BEGIN Records for the exercise

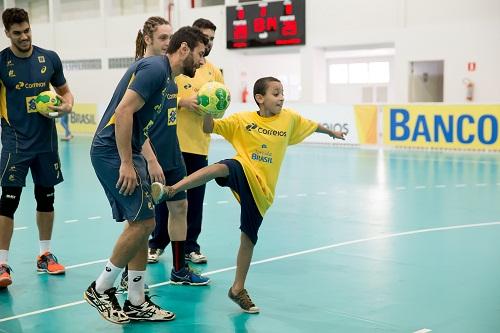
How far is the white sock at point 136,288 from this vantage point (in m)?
→ 5.16

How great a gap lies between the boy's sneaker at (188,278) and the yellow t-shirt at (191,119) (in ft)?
3.92

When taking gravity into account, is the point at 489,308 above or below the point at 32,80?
below

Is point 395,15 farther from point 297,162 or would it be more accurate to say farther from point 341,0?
point 297,162

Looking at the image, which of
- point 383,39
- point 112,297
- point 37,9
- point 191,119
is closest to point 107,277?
point 112,297

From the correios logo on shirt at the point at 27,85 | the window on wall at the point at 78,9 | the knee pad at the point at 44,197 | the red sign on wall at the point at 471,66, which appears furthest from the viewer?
the window on wall at the point at 78,9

END Records for the exercise

# Job
Please rewrite the records above with every "sneaker" swapped for "shoe", leaving everything else unchanged and omitting the pictures.

# Task solution
How far is the white sock at point 136,288 from this vantage point (in m)?
→ 5.16

How great a gap lies between the boy's shoe at (188,278) and the yellow t-shirt at (191,119) (in ft)?
3.92

When taking gravity into account, is the point at 489,308 above or below the point at 32,80?
below

Is point 395,15 farther from point 297,162 or would it be more accurate to say farther from point 341,0?
point 297,162

Looking at the image, which of
- point 383,39
- point 112,297
- point 37,9
- point 191,119
is closest to point 107,277?
point 112,297

From the correios logo on shirt at the point at 27,85 | the window on wall at the point at 78,9 | the knee pad at the point at 44,197 | the red sign on wall at the point at 471,66, which appears furthest from the viewer?
the window on wall at the point at 78,9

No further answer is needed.